- Born: Allan Chase 1913 New York, U.S.
- Died: 1993 (aged 79–80)
- Awards: Cleveland Foundation's Anisfield-Wolf Book Award (1978),

= Allan Chase (writer) =

American writer and scholar

Allan Chase (1913–1993) was an American writer and independent scholar. He was born in New York City in 1913.

==Written works==
In 1943 Chase published Falange: The Axis Secret Army in the Americas. The book was reviewed briefly for Foreign Affairs by Robert Gale Woolbert, describing it as documenting an "investigation into the pro-Axis activities of the Spanish Falange organization in Latin America and the Philippine Islands." Chase followed this with two novels, The Five Arrows (1944) and Shadow of a Hero (1949).

Later in his career, Chase turned to non-fiction with a three-book series. In 1971 Chase published The Biological Imperatives: Health Politics and Human Survival. The second book, The Legacy of Malthus: The Social Costs of the New Scientific Racism, was published in 1977. The third, Magic Shots: A Human and Scientific Account of the Long and Continuing Struggle to Eradicated Infectious Diseases by Vaccination was published in 1982.

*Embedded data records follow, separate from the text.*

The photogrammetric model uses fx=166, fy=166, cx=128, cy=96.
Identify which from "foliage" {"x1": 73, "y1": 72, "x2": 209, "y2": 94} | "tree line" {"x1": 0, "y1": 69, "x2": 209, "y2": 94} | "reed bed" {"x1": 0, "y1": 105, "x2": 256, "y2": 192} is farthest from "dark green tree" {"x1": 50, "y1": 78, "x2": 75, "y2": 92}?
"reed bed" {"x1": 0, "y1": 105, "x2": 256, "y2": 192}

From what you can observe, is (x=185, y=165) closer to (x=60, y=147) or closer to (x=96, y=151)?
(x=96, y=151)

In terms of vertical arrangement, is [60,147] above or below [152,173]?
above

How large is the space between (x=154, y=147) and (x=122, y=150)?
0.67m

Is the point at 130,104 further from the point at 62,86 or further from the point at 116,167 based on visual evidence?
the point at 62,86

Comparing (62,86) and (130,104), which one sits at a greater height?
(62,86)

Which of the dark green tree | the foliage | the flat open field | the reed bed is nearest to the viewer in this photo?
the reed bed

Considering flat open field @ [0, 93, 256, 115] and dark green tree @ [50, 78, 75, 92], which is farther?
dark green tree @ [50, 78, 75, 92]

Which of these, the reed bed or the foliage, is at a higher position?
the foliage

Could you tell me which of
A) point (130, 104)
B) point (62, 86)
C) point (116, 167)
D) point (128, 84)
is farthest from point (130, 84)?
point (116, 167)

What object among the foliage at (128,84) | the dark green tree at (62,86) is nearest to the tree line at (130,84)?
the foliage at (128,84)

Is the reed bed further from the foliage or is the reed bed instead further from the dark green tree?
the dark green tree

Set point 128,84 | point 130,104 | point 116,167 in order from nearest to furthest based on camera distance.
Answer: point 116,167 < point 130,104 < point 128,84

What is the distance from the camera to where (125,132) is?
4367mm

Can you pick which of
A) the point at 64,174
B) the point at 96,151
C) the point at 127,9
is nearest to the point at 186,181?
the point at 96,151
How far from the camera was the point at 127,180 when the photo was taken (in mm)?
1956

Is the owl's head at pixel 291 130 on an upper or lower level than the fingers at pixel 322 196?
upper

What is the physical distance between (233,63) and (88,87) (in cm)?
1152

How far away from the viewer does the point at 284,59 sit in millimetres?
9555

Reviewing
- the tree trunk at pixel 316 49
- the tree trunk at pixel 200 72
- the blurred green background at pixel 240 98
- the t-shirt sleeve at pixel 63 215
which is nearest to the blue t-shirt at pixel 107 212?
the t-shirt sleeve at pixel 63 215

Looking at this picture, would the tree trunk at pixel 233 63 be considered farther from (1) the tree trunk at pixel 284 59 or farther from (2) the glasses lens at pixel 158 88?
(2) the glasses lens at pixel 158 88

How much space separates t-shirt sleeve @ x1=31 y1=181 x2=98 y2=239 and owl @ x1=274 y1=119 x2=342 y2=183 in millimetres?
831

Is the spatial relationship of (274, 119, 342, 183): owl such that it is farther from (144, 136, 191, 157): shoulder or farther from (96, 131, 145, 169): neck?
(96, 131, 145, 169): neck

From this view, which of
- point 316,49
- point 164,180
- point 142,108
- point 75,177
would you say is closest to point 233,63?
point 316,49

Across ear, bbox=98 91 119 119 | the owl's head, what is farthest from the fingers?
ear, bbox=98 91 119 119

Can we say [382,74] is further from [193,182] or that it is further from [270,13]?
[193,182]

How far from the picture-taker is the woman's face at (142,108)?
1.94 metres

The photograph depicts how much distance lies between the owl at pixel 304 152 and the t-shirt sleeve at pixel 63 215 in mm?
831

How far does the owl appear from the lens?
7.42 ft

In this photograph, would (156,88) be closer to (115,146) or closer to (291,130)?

The Legacy of Malthus documents "the function of scientific racism in American Life". Chase describes his book as "the first comprehensive account of scientific racism---its origins in the Industrial Revolution, its theorists, its propagandists, and its destructive effects on past and present American life." He introduces the book with Thomas Malthus, the 19th century British scholar whose simple and commonly questioned assertions about population growth and food supply inspired scholars throughout the 19th century. The book continues by describing the influence of Malthus on Social Darwinism and Eugenics, two discredited scientific theories that were prominent in the European Fascist and Nazi movements that fed into World War II, under the influence of American scientists. It goes on by asserting that scientific racism did not end with the end of the war, but continued in public attitudes and policies that are harder to track. George M. Fredrickson, who reviewed the book for The New York Times, wrote "this book should he read and read widely because of the way it thoroughly discredits the pernicious idea that most social problems are biological In origin." The Legacy of Malthus received the Cleveland Foundation's Anisfield-Wolf Book Award for Nonfiction in 1978. The award recognizes "important contributions to our understanding of racism and human diversity".

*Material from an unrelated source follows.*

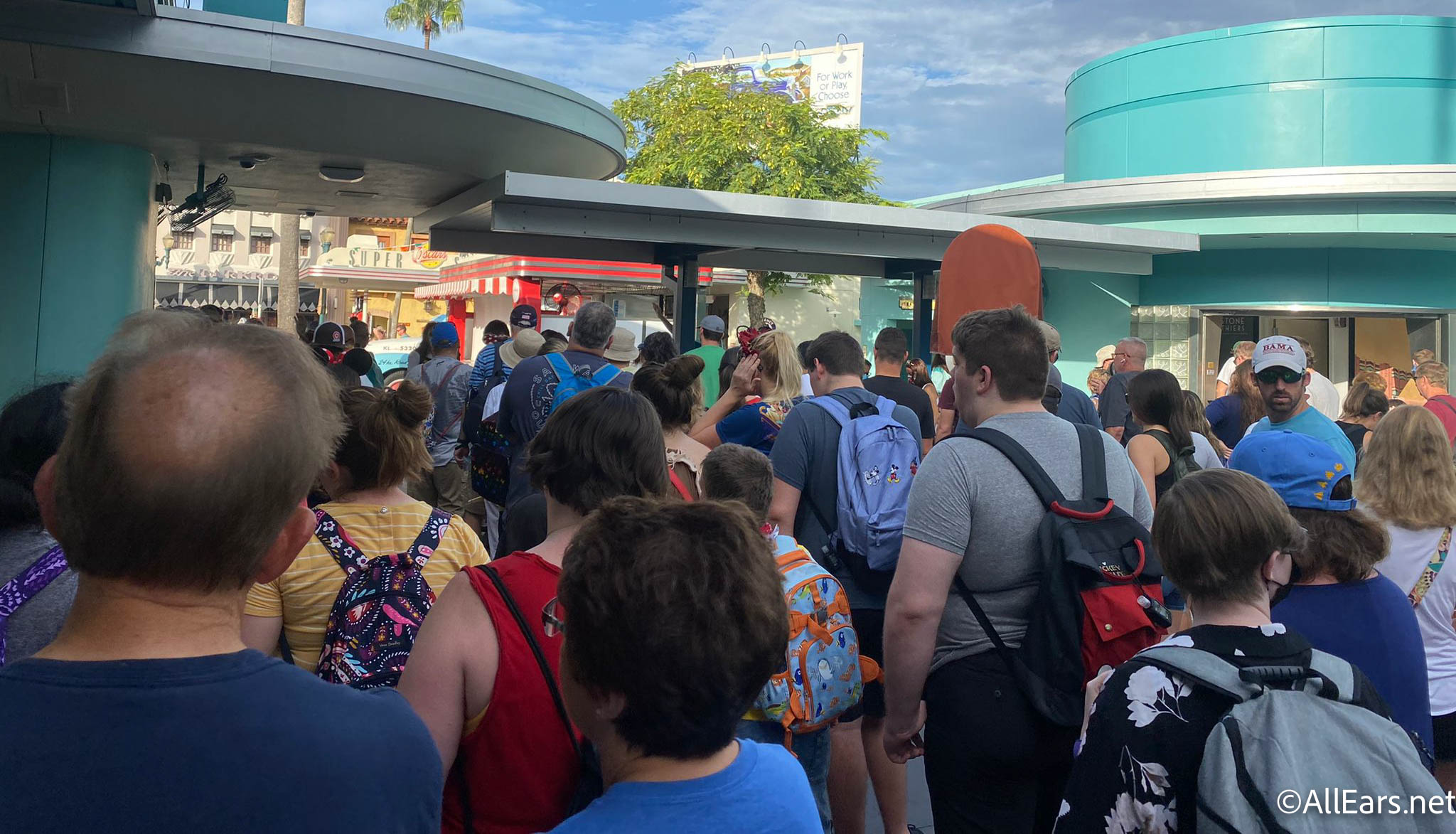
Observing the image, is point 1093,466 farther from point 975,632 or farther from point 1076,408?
point 1076,408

In 1983 Chase published The Truth about STD: The Old Ones-herpes and Other New Ones-The Primary Causes-the Available Cures.

==Other work and senate testimony==
On July 12, 1953, Chase testified before a private session of the Senate Permanent Subcommittee on Investigations, of the Committee on Government Operations, Senator Joseph R. McCarthy presiding. Chase was questioned on his service to the American Committee on Spanish Freedom and his brief membership in the Communist Party. The record of his testimony concludes with the committee agreeing to keep the testimony private, out of consideration for Chase's public reputation as an author.

Chase later worked in television. He wrote one episode of 77 Sunset Strip (1960), writing as Allen Chasen. His credits also include an episode of This Is The Life (1961) and an episode of The Defenders (1964). Chase was co-creator and writer for three episodes of Days of Our Lives. (1965).

The University of Illinois maintains an archive of manuscripts and materials from Chase's work.